### Exercise prompt
Only the lines from the one containing "What is the distance dividing" to the end of the material are to be copied, exactly and in full; images stay out.

### Data lines
......

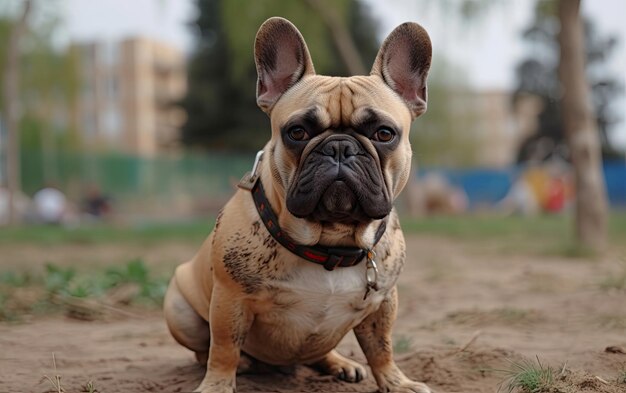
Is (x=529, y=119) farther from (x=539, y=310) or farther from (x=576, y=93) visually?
(x=539, y=310)

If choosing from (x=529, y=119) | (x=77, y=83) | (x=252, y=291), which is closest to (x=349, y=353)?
(x=252, y=291)

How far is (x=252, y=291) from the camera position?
270cm

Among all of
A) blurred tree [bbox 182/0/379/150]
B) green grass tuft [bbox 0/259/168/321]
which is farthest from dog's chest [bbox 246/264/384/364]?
blurred tree [bbox 182/0/379/150]

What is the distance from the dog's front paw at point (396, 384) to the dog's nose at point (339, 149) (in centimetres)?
102

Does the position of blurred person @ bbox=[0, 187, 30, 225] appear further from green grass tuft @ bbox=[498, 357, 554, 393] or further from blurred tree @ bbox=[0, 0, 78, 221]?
green grass tuft @ bbox=[498, 357, 554, 393]

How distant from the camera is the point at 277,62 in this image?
2955mm

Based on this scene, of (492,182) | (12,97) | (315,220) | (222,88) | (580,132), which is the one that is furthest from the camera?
(492,182)

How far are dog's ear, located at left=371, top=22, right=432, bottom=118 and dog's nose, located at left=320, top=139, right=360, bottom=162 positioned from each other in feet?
1.73

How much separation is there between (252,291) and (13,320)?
2.64 m

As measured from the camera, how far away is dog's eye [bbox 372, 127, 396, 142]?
8.75 ft

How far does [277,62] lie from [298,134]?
44cm

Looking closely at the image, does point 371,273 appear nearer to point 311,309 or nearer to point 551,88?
point 311,309

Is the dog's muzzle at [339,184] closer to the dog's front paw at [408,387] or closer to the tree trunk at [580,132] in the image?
the dog's front paw at [408,387]

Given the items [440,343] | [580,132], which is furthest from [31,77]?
[440,343]
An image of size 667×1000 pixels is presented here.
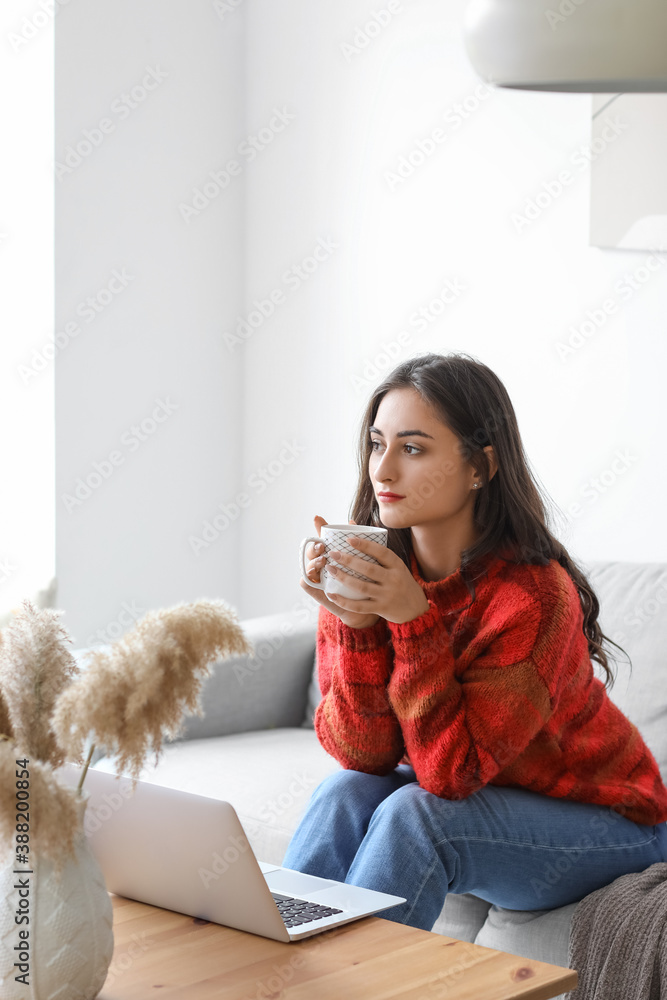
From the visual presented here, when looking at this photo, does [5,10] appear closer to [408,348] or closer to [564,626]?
[408,348]

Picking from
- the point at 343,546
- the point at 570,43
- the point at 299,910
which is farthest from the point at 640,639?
the point at 570,43

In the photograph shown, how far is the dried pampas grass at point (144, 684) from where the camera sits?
2.70ft

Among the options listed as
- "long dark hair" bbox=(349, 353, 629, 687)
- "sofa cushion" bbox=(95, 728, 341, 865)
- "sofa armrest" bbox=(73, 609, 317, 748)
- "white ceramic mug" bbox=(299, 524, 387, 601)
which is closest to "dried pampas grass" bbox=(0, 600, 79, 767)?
"white ceramic mug" bbox=(299, 524, 387, 601)

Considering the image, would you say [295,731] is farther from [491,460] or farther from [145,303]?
[145,303]

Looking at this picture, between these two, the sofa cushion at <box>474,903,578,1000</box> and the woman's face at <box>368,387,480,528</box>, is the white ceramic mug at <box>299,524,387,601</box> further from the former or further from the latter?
the sofa cushion at <box>474,903,578,1000</box>

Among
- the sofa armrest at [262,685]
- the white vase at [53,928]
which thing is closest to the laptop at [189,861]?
the white vase at [53,928]

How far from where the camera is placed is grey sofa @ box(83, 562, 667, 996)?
1.56 metres

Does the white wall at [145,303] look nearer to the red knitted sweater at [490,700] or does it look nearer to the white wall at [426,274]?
the white wall at [426,274]

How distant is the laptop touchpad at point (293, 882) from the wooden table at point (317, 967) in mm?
110

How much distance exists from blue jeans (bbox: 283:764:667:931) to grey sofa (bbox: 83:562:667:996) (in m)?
0.08

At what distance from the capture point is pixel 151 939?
3.51ft

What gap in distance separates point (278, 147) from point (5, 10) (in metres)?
0.77

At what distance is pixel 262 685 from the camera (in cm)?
230

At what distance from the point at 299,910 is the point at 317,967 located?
127 millimetres
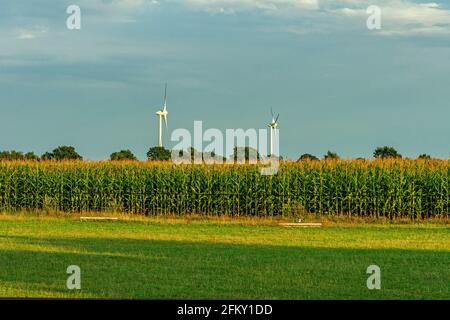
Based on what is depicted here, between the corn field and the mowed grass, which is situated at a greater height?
the corn field

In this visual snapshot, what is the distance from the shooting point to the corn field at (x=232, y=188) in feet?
138

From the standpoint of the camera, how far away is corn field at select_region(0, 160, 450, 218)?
42094mm

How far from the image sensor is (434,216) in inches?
1647

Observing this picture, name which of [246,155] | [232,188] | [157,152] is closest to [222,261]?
[232,188]

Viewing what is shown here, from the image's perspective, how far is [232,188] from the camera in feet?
142

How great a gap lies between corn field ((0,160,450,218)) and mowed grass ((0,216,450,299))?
5217 millimetres

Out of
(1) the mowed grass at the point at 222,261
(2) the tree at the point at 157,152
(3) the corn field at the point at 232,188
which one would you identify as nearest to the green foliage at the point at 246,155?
(3) the corn field at the point at 232,188

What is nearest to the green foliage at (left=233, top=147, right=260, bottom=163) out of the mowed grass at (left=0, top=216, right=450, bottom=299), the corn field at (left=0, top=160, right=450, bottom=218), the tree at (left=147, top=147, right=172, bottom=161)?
the corn field at (left=0, top=160, right=450, bottom=218)

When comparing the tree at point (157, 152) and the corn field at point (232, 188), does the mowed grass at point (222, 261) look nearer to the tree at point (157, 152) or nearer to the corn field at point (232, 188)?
the corn field at point (232, 188)

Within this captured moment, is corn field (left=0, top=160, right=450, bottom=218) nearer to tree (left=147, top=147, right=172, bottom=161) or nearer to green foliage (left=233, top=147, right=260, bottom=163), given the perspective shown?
green foliage (left=233, top=147, right=260, bottom=163)

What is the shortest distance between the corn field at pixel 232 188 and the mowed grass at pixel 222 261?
205 inches
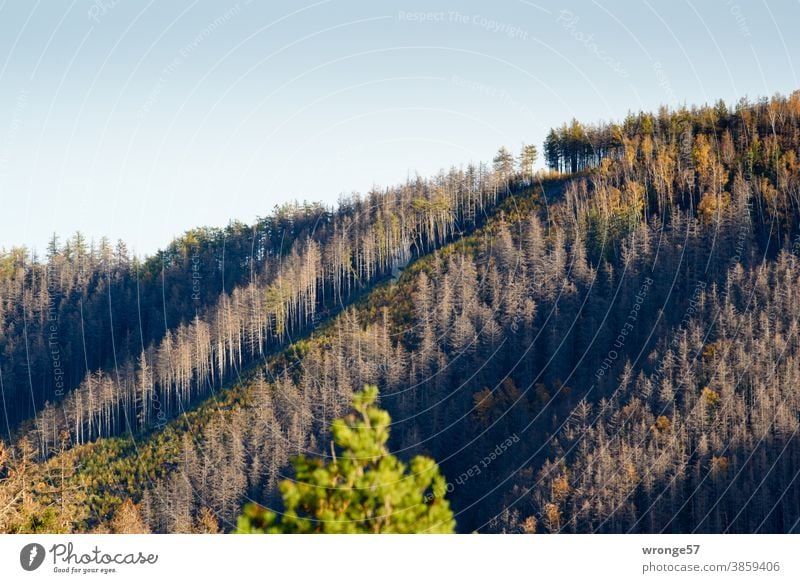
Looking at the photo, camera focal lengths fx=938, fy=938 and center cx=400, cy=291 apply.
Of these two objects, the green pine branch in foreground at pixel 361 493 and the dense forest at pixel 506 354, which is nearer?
the green pine branch in foreground at pixel 361 493

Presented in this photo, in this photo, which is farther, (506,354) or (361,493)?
(506,354)

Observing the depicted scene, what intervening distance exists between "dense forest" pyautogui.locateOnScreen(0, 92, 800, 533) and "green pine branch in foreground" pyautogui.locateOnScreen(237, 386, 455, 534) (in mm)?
17078

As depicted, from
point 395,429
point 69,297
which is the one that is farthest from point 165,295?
point 395,429

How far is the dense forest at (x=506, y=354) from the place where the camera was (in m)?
80.6

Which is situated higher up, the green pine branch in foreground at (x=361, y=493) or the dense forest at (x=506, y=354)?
the green pine branch in foreground at (x=361, y=493)

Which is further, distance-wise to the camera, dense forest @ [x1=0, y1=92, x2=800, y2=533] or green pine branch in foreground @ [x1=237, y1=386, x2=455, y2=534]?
dense forest @ [x1=0, y1=92, x2=800, y2=533]

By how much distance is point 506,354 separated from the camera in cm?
12181

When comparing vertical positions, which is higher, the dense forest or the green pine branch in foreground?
the green pine branch in foreground

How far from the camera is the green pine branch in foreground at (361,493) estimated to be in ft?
82.8

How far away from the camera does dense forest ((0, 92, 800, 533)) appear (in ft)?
265

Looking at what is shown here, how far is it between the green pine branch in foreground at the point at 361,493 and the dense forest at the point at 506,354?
17078mm

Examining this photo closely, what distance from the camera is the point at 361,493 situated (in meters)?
26.8

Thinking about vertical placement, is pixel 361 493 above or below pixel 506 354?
above

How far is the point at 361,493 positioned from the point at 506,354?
96.2m
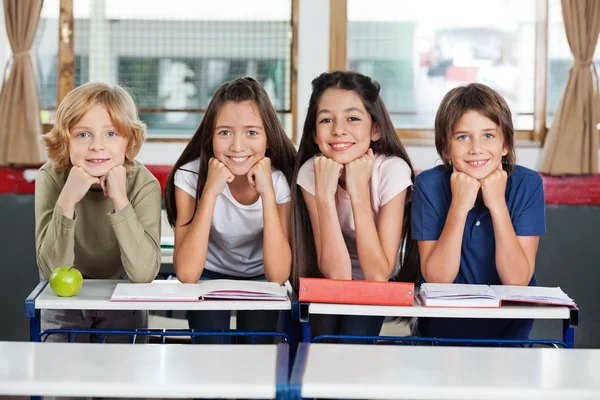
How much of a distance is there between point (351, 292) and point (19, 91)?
2964 millimetres

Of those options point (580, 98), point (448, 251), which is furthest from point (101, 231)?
point (580, 98)

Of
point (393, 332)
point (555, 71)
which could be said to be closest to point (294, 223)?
point (393, 332)

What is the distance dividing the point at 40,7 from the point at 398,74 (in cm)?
201

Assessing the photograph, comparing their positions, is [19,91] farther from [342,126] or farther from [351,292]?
[351,292]

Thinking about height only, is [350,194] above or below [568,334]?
above

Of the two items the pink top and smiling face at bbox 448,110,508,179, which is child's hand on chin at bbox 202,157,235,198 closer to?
the pink top

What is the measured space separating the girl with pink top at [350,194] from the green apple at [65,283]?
2.25 ft

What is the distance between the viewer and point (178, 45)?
464 centimetres

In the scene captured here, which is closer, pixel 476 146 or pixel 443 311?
pixel 443 311

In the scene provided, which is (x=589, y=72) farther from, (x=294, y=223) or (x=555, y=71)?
(x=294, y=223)

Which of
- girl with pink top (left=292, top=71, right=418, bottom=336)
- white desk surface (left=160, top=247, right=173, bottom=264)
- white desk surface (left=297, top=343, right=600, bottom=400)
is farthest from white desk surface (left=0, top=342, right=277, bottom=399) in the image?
white desk surface (left=160, top=247, right=173, bottom=264)

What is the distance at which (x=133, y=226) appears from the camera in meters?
2.45

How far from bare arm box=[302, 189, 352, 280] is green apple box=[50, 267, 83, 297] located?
751mm

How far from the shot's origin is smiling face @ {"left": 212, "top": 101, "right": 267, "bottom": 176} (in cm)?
264
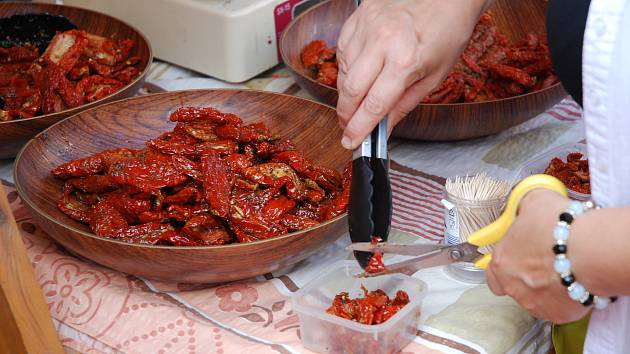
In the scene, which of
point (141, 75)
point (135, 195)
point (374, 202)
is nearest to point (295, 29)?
point (141, 75)

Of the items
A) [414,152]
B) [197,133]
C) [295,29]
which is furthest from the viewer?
[295,29]

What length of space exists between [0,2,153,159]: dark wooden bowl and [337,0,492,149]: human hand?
25.5 inches

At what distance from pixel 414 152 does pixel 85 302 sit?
0.83 m

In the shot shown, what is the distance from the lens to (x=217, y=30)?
2.01 m

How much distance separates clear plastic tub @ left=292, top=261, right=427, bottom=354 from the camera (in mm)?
1138

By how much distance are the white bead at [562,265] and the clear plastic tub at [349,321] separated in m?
0.30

......

### Final result
What is the distance dividing the point at 40,7 from the point at 398,74 (in cm)?
201

Assessing the photograph, comparing their positions, is [19,91] farther from [342,126] or farther from [351,292]?
[351,292]

Thinking about height only, is [350,194] above or below [568,334]?
above

Of the two items the pink top and smiling face at bbox 448,110,508,179, which is child's hand on chin at bbox 202,157,235,198 closer to?
the pink top

What is the measured space separating the girl with pink top at [350,194] from the green apple at [65,283]?
2.25 ft

What is the distance between the viewer and point (178, 45)?
464 centimetres

In the scene captured here, which is closer, pixel 476 146 or pixel 443 311?
pixel 443 311

In the scene provided, which is (x=589, y=72) farther from, (x=294, y=223) or (x=555, y=71)?
(x=294, y=223)

Which of
- girl with pink top (left=292, top=71, right=418, bottom=336)
- white desk surface (left=160, top=247, right=173, bottom=264)
- white desk surface (left=297, top=343, right=600, bottom=400)
is farthest from white desk surface (left=0, top=342, right=277, bottom=399) in the image?
white desk surface (left=160, top=247, right=173, bottom=264)

What is the distance at which (x=133, y=226) appears from the camera in meters?
2.45

How far from bare arm box=[302, 189, 352, 280] is green apple box=[50, 267, 83, 297] located?
751mm

How far from the shot's origin is smiling face @ {"left": 212, "top": 101, "right": 267, "bottom": 176} (in cm)?
264
In the scene, which of
point (141, 75)
point (135, 195)
point (374, 202)
is nearest to point (295, 29)?
point (141, 75)

Of the items
A) [414,152]
B) [197,133]
C) [295,29]
which is furthest from the viewer?
[295,29]

What length of space exists between [0,2,153,159]: dark wooden bowl and [337,0,492,149]: human hand?
25.5 inches

At what distance from pixel 414 152 does pixel 85 302 sit?
0.83 m

In the shot shown, what is the distance from the lens to (x=217, y=30)?
2.01 m

How much distance separates clear plastic tub @ left=292, top=261, right=427, bottom=354 from the camera (in mm)?
1138

By how much distance are the white bead at [562,265] and the clear plastic tub at [349,321] separated in m?
0.30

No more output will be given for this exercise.